Les pelleteuses ont fait taire le silence des champs. Dans le quartier de Kanyuka, à Kananga, le sol tremble désormais sous l’assaut des premières fondations bétonnées. C’est officiel : le stade de Kanyuka, cette arène tant promise de 10 000 places, est entré en gestation. Et c’est le directeur provincial de l’ACGT Kasaï-Central, l’ingénieur Gilbert Kapuku Ngindu, qui a donné le coup d’envoi de la constatation, ce jeudi 7 mai, en foulant le chantier bouillonnant.

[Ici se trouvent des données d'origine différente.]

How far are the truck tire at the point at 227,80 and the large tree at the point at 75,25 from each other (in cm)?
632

Sur place, l’entreprise 2K Service n’a pas perdu une minute. Le béton de propreté des fondations coule à gros bouillons, pendant que de puissants bulldozers aplanissent l’immense aire de jeu. Une chorégraphie de manœuvres et de coffrages se déploie sous un soleil de plomb, comme si chaque minute arrachée au temps rapprochait le stade du rêve. « Regardez cette détermination, les ouvriers triment pour respecter les délais », s’est enthousiasmé Kapuku Ngindu, visiblement conquis par l’avancement des travaux.
Pour l’ACGT, maître d’ouvrage délégué du ministère des Infrastructures, ce chantier n’a rien d’un projet de seconde zone. La future enceinte, plantée sur une concession de 12 hectares, devra répondre aux normes internationales, aussi bien sur le plan technique que sécuritaire. Une ambition qui fait souffler un vent nouveau sur le chef-lieu du Kasaï-Central, privé depuis longtemps d’infrastructures sportives dignes de sa ferveur populaire.
Dans l’atelier de ferraillage, les hommes tordent l’acier avec une précision d’orfèvre. Plus loin, la pelouse prend forme sous les passages croisés des compacteurs. Le contrôle des travaux est assuré avec rigueur par le cabinet Tropique Architecture, tandis que 2K Service, sous-traitant de la chinoise SISC SA, met les bouchées doubles sous la supervision de l’ACGT Kasaï-Central. Une synergie d’acteurs qui promet de transformer le terrain vague en un joyau sportif.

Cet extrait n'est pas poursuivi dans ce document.